Ancestry UK

George Wilkinson (1814-90)

George Wilkinson.

George Wilkinson was born in Witney in Oxfordshire, the son of a carpenter and builder. His first workhouse commission was in his home town of Witney where Sampson Kempthorne had been invited to supply plans. However, Kempthorne upset the Witney Guardians several times, most notably in proposing a brick-built design for a town which was built almost entirely in local Cotswold stone. Wilkinson was given the architecural contract but failed to secure the building contract for his family firm.

Witney workhouse aerial view.

Wilkinson went on to win competitions for designing the workhouses at nearby Thame, Woodstock and Chipping Norton, and then further afield at Chard and Radford.

ChippingNorton.
© Peter Higginbotham.

Wilkinson also designed several of the early union workhouses erected in Wales. Many of his designs were in the Tudor style which would have been a very familiar style at his base in the university city of Oxford.

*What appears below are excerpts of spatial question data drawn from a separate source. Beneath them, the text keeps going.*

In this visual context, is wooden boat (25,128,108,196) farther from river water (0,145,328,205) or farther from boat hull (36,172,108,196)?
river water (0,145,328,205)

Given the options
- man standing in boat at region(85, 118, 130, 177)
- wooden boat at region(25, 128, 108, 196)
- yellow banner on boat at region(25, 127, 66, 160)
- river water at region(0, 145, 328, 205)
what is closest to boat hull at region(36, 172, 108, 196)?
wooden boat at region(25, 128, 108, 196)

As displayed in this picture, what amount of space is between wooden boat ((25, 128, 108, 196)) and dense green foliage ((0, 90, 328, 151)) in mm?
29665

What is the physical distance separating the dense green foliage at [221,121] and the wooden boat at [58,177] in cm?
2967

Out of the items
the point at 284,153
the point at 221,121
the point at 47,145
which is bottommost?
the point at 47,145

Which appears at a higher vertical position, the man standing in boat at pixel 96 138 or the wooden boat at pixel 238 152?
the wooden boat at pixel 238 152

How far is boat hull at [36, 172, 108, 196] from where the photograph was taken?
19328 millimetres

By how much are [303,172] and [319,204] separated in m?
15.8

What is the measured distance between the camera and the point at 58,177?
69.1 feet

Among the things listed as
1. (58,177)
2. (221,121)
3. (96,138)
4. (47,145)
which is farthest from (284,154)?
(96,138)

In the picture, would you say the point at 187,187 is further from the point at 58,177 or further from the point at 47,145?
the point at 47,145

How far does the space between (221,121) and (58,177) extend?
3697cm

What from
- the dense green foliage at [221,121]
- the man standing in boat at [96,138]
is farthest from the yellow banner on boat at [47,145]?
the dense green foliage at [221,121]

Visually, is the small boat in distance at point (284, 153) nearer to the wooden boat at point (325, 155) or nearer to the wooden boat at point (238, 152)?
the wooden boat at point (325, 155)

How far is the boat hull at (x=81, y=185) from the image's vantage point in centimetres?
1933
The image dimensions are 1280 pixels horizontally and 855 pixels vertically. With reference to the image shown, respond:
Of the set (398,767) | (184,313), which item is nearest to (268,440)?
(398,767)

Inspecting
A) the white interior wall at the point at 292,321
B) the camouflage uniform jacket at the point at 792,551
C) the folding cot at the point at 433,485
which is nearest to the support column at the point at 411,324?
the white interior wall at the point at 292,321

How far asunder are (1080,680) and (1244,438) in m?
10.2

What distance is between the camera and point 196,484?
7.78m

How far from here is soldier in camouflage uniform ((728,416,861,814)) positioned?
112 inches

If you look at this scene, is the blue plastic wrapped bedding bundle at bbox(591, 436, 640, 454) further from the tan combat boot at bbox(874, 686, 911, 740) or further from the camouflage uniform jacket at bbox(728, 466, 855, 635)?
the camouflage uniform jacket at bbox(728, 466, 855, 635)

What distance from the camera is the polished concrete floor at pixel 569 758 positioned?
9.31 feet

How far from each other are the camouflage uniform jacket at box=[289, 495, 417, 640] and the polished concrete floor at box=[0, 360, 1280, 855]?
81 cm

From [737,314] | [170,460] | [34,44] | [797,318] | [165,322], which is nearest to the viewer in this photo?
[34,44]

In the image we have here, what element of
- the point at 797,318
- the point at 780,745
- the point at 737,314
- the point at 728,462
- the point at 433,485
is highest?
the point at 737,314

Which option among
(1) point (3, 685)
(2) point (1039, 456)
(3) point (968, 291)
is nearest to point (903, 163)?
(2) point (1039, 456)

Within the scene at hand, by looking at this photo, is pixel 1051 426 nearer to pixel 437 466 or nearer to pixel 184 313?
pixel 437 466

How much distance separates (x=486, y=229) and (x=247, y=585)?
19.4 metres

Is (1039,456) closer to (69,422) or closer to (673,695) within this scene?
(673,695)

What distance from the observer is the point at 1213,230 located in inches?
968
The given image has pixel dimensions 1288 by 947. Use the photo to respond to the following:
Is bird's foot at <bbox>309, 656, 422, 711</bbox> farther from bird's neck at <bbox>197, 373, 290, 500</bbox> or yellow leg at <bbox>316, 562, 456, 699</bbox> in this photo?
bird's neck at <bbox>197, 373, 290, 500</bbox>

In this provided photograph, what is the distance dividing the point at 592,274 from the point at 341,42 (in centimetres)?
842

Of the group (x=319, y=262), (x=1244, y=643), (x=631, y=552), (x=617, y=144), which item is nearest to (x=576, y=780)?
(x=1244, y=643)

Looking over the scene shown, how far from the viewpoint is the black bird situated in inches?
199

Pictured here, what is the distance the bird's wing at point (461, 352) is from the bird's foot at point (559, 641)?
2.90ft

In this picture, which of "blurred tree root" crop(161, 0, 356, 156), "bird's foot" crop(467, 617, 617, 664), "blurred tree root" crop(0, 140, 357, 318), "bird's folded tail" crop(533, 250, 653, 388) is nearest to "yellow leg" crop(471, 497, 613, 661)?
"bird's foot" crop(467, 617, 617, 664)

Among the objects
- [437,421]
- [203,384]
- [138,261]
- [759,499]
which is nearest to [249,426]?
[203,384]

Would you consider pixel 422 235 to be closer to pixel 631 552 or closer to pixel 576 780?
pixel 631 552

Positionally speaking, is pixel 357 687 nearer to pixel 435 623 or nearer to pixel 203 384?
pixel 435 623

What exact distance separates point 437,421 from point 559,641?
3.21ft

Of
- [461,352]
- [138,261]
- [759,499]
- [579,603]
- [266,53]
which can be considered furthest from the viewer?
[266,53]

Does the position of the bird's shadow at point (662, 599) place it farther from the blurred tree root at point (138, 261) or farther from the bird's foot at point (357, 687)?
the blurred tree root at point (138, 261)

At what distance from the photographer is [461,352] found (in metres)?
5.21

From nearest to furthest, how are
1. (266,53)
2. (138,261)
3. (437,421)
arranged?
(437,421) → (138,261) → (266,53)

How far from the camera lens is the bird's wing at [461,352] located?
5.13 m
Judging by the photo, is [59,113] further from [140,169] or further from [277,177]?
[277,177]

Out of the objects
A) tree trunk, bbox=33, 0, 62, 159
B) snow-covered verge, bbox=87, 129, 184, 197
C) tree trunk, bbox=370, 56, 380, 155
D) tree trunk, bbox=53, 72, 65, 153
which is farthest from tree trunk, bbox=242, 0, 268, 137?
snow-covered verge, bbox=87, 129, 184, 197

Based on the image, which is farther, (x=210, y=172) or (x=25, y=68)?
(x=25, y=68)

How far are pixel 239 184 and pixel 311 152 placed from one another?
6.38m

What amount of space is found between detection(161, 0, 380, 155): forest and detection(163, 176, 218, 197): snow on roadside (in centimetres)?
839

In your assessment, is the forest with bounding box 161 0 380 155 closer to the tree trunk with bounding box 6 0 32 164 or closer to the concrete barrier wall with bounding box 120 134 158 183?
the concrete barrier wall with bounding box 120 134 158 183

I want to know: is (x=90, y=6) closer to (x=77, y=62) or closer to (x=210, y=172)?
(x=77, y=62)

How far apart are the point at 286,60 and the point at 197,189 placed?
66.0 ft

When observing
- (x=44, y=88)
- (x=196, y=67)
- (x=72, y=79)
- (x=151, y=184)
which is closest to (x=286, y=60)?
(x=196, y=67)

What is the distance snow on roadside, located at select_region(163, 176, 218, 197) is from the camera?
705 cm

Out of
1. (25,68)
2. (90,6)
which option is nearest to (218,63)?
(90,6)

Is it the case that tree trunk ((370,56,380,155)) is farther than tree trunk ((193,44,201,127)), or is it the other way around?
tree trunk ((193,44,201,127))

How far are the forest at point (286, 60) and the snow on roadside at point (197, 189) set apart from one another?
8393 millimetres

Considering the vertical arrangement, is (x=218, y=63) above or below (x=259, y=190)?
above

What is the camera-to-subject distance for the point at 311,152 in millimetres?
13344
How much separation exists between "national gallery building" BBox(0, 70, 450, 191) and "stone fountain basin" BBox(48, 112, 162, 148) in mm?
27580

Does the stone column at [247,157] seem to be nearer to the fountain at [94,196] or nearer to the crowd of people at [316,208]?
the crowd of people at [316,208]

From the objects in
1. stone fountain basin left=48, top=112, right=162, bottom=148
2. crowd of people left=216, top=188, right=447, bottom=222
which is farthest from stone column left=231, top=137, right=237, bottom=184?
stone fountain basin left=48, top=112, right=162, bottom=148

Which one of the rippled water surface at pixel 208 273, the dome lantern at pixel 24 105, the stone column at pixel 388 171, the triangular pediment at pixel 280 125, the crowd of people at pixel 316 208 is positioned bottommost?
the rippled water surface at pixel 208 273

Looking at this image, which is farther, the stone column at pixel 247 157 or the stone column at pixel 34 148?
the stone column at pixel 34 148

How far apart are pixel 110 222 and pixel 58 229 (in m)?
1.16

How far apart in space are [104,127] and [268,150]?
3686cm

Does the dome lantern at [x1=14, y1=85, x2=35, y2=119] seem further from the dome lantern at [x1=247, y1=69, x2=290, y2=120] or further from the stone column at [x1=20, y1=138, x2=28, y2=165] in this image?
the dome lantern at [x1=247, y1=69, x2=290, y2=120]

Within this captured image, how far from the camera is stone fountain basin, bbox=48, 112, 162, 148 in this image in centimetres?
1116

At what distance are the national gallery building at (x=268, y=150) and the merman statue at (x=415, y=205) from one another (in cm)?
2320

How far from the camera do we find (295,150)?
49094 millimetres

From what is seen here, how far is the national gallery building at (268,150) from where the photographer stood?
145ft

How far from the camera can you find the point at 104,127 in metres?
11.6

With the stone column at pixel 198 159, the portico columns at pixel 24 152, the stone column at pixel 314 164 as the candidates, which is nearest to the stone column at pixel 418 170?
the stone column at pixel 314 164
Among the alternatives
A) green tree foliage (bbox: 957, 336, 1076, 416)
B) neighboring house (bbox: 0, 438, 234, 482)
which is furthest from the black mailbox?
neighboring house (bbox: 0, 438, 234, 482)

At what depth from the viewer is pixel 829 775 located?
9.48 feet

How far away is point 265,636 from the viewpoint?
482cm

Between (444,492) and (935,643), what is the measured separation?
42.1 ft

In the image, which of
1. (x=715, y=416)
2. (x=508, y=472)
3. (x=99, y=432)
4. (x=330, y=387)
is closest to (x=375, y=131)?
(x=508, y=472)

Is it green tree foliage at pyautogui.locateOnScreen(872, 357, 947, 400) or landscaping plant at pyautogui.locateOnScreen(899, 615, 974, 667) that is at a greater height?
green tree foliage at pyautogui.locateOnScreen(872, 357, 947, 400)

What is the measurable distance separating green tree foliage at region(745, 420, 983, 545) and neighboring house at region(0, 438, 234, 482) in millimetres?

Abergavenny union workhouse
© Peter Higginbotham.

A typical Oxford collge
© Peter Higginbotham.

The majority of Wilkinson's designs were based on Sampson Kempthorne's model "square" plan. However, three (Chipping Norton, Witney and Wolverhampton) employed a novel St Andrews Cross variation of the square plan. A few others (Aberayron, Malmesbury, Thame and Woodstock) had non-standard layouts.

George Wilkinson's
English and Welsh Workhouses
Aberayron
Abergavenny
Bridgend
Bromyard
Cardiff
Chard
Chepstow
Chipping Norton
Cricklade & Wootton Bassett
Devizes
Dorchester
Gainsborough
Hay
Headington
Honiton
Ledbury
Leominster
Llandilo Fawr
Llandovery
Llanelly
Malmesbury
Neath
Northleach
Pembroke
Pontypool
Radford
Stow-on-the-Wold
Tenbury
Thame
Weobley
Wincanton
Witney
Wolverhampton
Woodstock

In 1839, impressed by his work, the Poor Law Commissioners offered Wilkinson the mammoth job of designing all the workhouses in the 130 newly created 130 unions in Ireland. These were all based on variations of a standard plan and executed in Wilkinson's favoured plain Tudor style though with costs kept to a minimum, for example with earthen floors in the dayrooms since most of the occupants it was assumed "will be without shoes and stockings".

Swineford workhouse entrance block, County Mayo.
© Peter Higginbotham.

Wilkinson worked for the Poor Law Commission in Dublin until around 1850 and later designed a variety of other buildings such as the Harcourt Street railway station in Dublin. He returned to England in about 1888 and died at Ryde House in Twickenham on 4th October, 1890.

Bibliography

  • Morrison, Kathryn The Workhouse, English Heritage, 1999.
  • Dickens, AM (1976) The Architect and the Workhouse, Architectural review, CLX, No. 958, 345-52.